Even though the WAA Directors were given only very basic, partial information on the wind plant, the WAA solicitor was quoted in news articles as saying that their vote AGAINST the wind plant is "largely symbolic" and has no effect to prevent the development. He also claimed that under the WAA/Berwind "LAND USE AGREEMENT", the WAA cannot prevent development in the watershed but can only take one of two actions - either
- approve the development outright, or
- approve it with conditions.
THIS IS INCORRECT.
The Pittsburgh lawfirm Tucker/Arensberg has reviewed the "LAND USE AGREEMENT" and determined that the WAA can stop any development in the watershed that will materially degrade their water supply. The WAA is not limited to approving the development outright or approving it with conditions. Read the Tucker/Arensberg opinion for yourself.
This only makes sense since Berwind would surely never want to degrade or pollute the water supply for 10,000 people. Certainly this agreement does not intend such an absurd result. The WAA has the legal right to contest the project.
At the WAA meeting of 5/9/07, the Tucker/Arensberg letter was presented to the WAA Board and was discussed at length. The WAA solicitor then agreed that the WAA could stop the development and that they will have the opportunity to do so once they receive Gamesa's final plans for the project. Read what he said here.
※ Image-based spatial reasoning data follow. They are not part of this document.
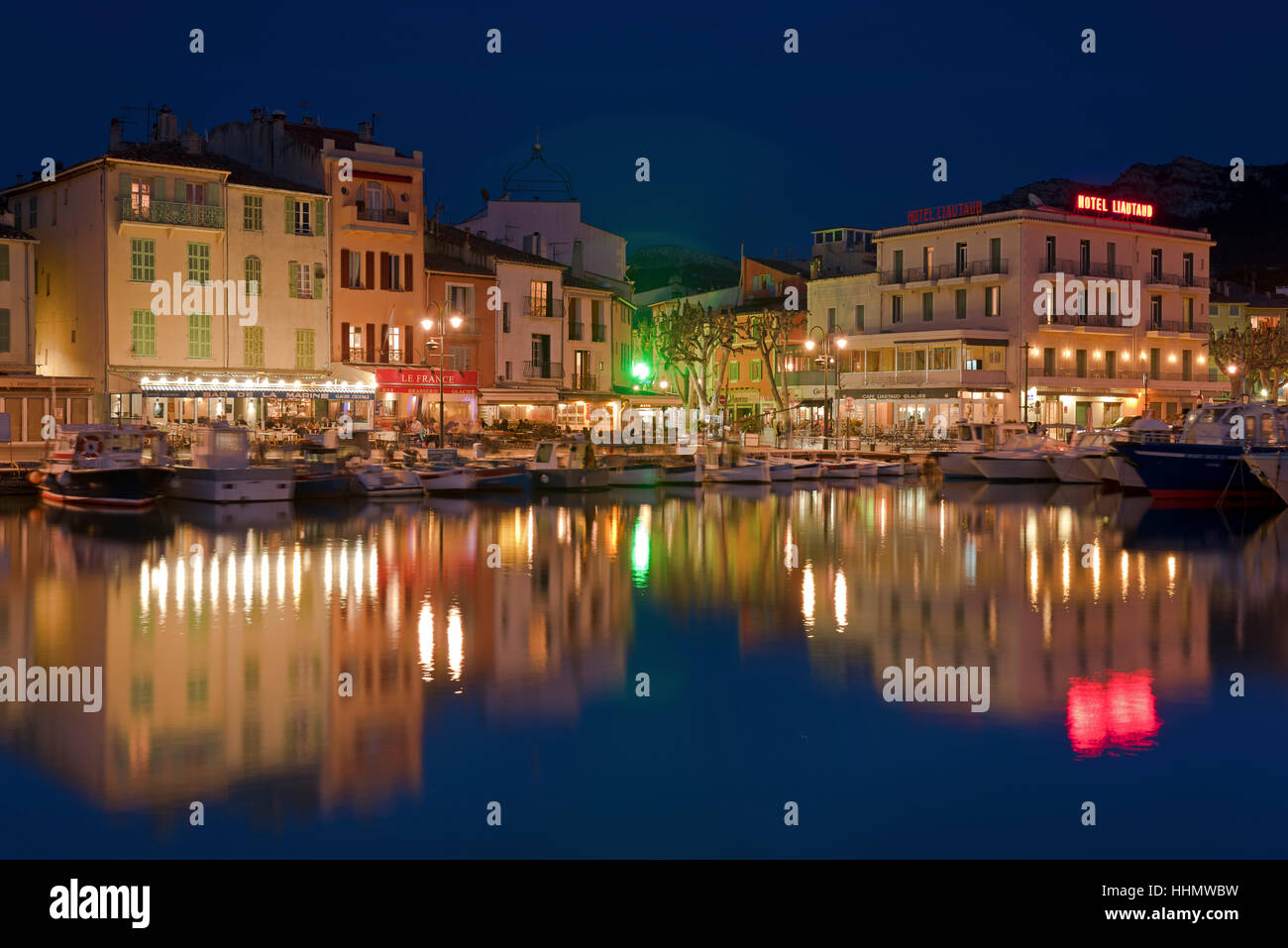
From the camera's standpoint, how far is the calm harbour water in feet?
29.9

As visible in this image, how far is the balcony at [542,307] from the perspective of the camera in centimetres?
5869

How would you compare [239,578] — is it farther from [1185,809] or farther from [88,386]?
[88,386]

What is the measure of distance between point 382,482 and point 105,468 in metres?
7.56

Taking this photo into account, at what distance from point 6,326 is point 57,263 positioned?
366cm

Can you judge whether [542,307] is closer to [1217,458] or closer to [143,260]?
[143,260]

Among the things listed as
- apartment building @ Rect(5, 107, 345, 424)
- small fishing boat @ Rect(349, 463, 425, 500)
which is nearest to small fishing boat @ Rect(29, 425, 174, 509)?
small fishing boat @ Rect(349, 463, 425, 500)

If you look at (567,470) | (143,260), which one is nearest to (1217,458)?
(567,470)

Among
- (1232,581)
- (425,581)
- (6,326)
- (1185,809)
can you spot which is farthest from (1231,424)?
(6,326)

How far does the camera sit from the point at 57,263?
A: 152 feet

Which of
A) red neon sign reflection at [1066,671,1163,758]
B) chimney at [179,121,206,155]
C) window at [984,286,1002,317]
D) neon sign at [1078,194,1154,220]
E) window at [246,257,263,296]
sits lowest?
red neon sign reflection at [1066,671,1163,758]

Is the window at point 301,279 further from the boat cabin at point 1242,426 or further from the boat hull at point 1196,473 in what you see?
the boat cabin at point 1242,426

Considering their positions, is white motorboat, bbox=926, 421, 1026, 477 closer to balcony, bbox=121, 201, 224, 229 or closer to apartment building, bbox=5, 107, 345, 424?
apartment building, bbox=5, 107, 345, 424

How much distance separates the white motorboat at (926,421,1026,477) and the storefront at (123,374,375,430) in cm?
2328

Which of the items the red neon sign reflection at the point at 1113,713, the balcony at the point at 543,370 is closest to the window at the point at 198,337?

He also agreed that the conditional approval WAA gave for the project was not final approval. When the WAA receives Gamesa's final plans for the project they will determine if the development could materially degrade the watershed and will have the legal right to stop the project.
The WAA can and should take action to keep this development out of their watershed which provides the drinking water for 10,000 people. They will have the opportunity to do so once they receive Gamesa's "final plans".